Each Remembrance Day Canadians take a moment to remember those who have given their hearts and lives for Canada. In those moments Canadians will most likely hear the famous three-stanza poem that reminds us of what was sacrificed, but that also motivates us to carry on their efforts.
John McCrae’s In Flanders Fields:
In Flanders fields the poppies blow
Between the crosses, row on row,
That mark our place; and in the sky
The larks, still bravely singing, fly
Scarce heard amid the guns below.
We are the Dead. Short days ago
We lived, felt dawn, saw sunset glow,
Loved, and were loved, and now we lie
In Flanders fields.
Take up our quarrel with the foe:
To you from failing hands we throw
The torch; be yours to hold it high.
If ye break faith with us who die
We shall not sleep, though poppies grow
In Flanders fields.
John McCrae was a great surgeon, poet, and soldier. During the last two years of his life he became an international celebrity. McCrae was raised in Guelph, Ontario, which is where the provincial plaque honouring McCrae’s achievements and sacrifice has been recently installed.

• _EXERCISE 1_: In the McCrae passage, where was John McCrae raised?
• _EXERCISE 2_: Please reproduce the McCrae passage between "John McCrae’s In" and "the guns below.", inclusive.
• _EXERCISE 3_: Carry on the McCrae passage, picking up after its final sentence.

• _GIVEN INFORMATION_:
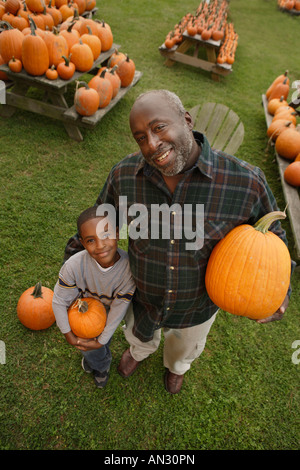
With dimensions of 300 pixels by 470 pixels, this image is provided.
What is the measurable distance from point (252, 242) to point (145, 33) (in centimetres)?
885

• _ANSWER SPACE 1_: Guelph, Ontario.

• _ANSWER SPACE 2_:
John McCrae’s In Flanders Fields:
In Flanders fields the poppies blow
Between the crosses, row on row,
That mark our place; and in the sky
The larks, still bravely singing, fly
Scarce heard amid the guns below.

• _ANSWER SPACE 3_:
On November 6th the plaque was formally unveiled at the Guelph Armoury. The event was co-hosted by the Royal Canadian Artillery (11th Field Regiment), McCrae’s old military unit, and Ontario Heritage Trust.
Sean Fraser, director of Heritage Programs and Operations at Ontario Heritage Trust explains that “this plaque acknowledges and celebrates all facets of [McCrae’s] personae: an exemplar citizen, highly skilled doctor, brave soldier and insightful poet.”
“He wrote his first poem and was a distinguished cadet in Guelph… His father, David, was important in founding, developing and leading the local regiment right up to the First World War,” says Fraser. After growing up in Guelph, John McCrae attended medical school in Toronto and then travelled to Montreal and the United States to further his medical career.
The plaque was officially installed on the morning of Tuesday, November 11, 2014 at the Lt-Col John McCrae Memorial Garden and Cenotaph near the corner of Water Street and McCrae Boulevard. The students and the John McCrae Public School and local School Board hosted the plaque installation.
Sean Fraser notes that “Each November when we wear a poppy to honour our veterans we have McCrae`s poem to thank. Indeed this ritual and this international icon are familiar and are in use in most nations throughout the English and French speaking world. In Flanders Fields is quite likely the most famous poem ever penned by a Canadian. All of us should be extremely proud of McCrae’s achievements, touched by his humanity and mournful of his sacrifice.”